Civil War (2024)

Written and directed by Alex Garland

Seeing our familiar and safe life turned into what we see on news reports from a war-torn country far away inspires a morbid fascination. Suicide bombers at downtown protests, downed military helicopters in a JC Penny parking lot, local football stadiums turned into refugee camps – it’s an uncanny reality both relatable and unbelievable at the same time. 

Evoking the uncanny is a talent Alex Garland has. From presenting us with Ava in Ex Machina, an artificial being who walked, talked, and moved like a human being but seemed to be missing some essential ingredient, to taking us inside the shimmer of Annihilation, where our trauma was projected onto the natural world in strange ways beyond our conscious understanding.  

Civil War has this quality too. Its warfare is not bombastic and grandiose the way many probably suspect a war would play out. No, it’s a draining slog broken up by abject terror as human life’s suddenly put on a knife’s edge and most often snuffed out with an irrationally dispassionate ease. The streets are for the most part quiet, the stores and homes abandoned, and those left out here are those who seem to welcome the end of civilization because they were never fit for it. 
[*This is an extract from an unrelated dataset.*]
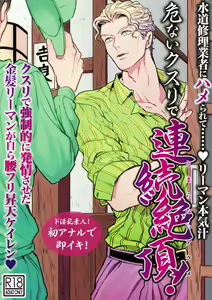 Suidou Shuurigyousha ni Hamerarete ... Ryman Honki Shiru Abunai Kusuri de Renzoku Zecchou! — hentai manga cover on Fhentai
That is Civil War’s greatest strength. The hope for a return to normalcy is long gone, our image of ourselves as a people striving for a better tomorrow shattered. Garland’s characters don’t look to the skies, they look dead ahead in a 1,000-yard stare or find a thrill in the absurd state of things. Among them is Kirsten Dunst, who plays Lee, a famed war photographer, and she embodies the former, while her journalist partner Joel (Wagner Moura) shows us the latter. 

In what seems the tailend of this modern civil war, they’re heading to Washington D.C. to interview the president. Why they think that’ll happen is not explained, but journalists have an irrational confidence that’s often necessary to succeed. Jessie, a young photojournalist played by Cailee Spaeny, manages to join them on this dreadful road trip, making her the lens through which Garland realizes the stakes, as she’ll inherit this scorched earth. 
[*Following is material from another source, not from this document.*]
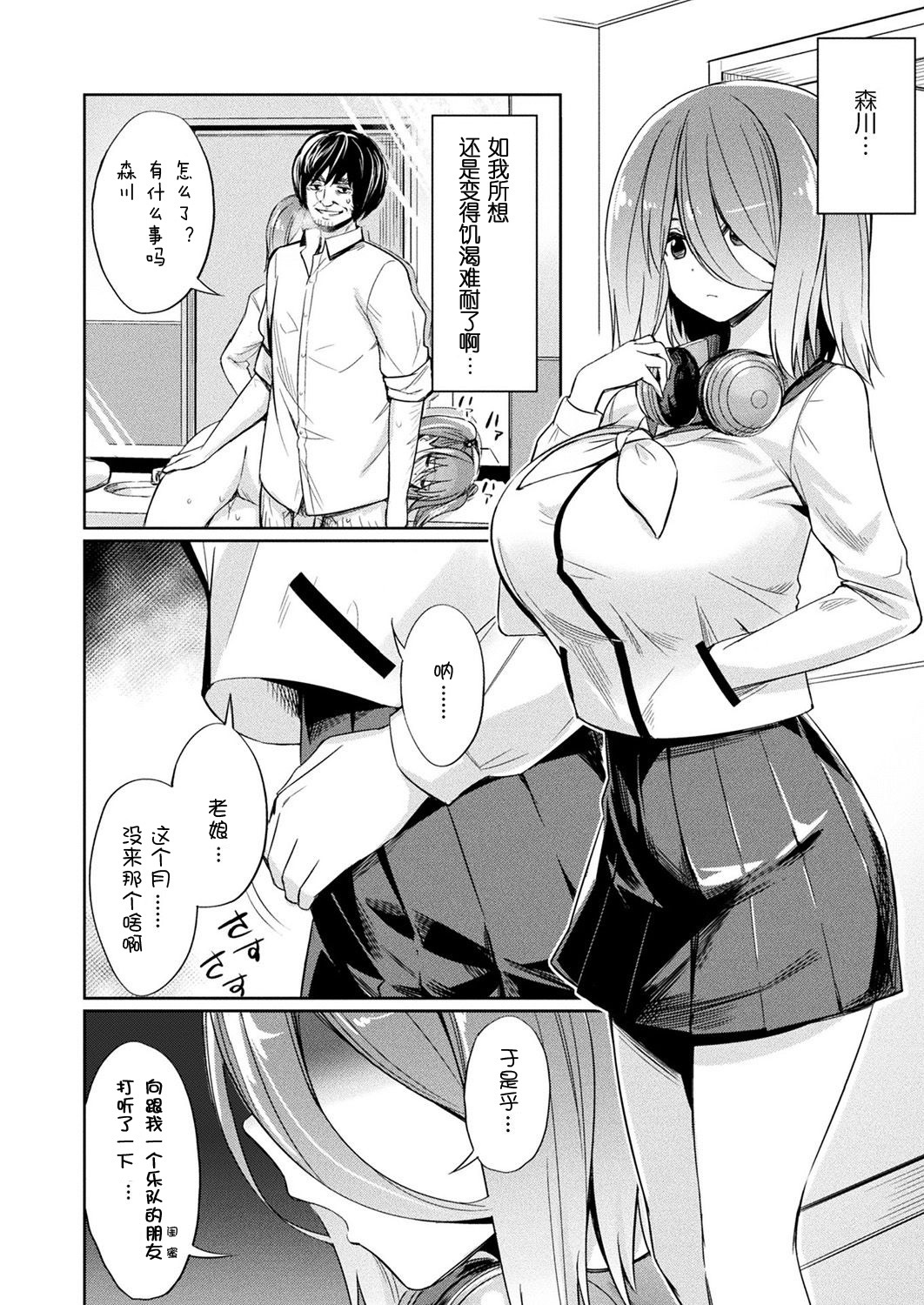 サイミン学生紫堂〜森川雷華の白〜光煥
It’s a simple storyline that begets a simple film, and Civil War doesn’t provide much more than the morbid fascination of the movie’s premise. Its characters are husks, its writing stalled somewhere between shock humor and high school drama, and out of sight is a compelling human element amidst all the carnage. 

It makes for bloodless bloodletting, and once the initial intrigue of this shitty new world wears off, it’s a surprisingly tedious movie as well. Only one scene grabs you right by the throat, and you can thank Jesse Plemons for that. It’s rare to see someone show up, do their thing, and then leave the rest of the movie in their shadow, but Plemons does it.   
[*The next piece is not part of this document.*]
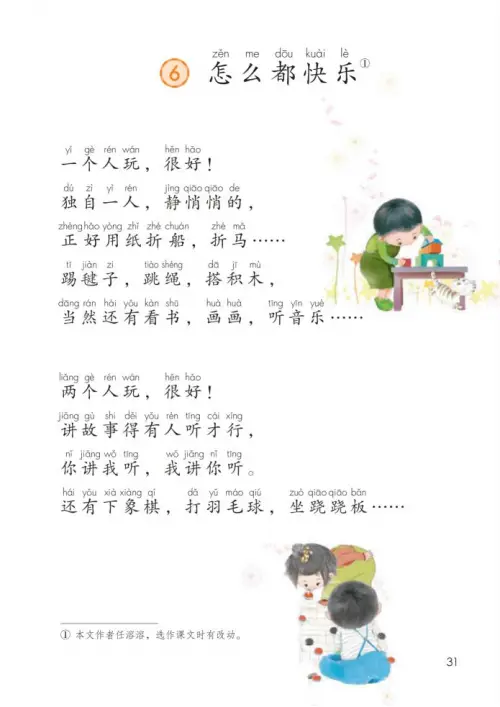 图片[36]-一年级语文下册（2024）-黑马库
Civil War might be Garland at his most misanthropic. The people in his movies were never saints by any stretch, but they at least wanted something better, either for themselves or someone else. They cared, on some level. His latest film has none of that. People aim to put a bullet in what’s in front of them, and as our protagonists, Lee and Joel reduce themselves to mere stenographers too far gone themselves to even try to question things.

Garland takes a promising premise and does what’s expected of him without elevating it. The result is a tolerable ride-along where the weird banality that comes with war’s dehumanizing effects is enough of a curiosity to keep you watching even as investment has long since evaporated. Maybe this is the anti-war movie we deserve.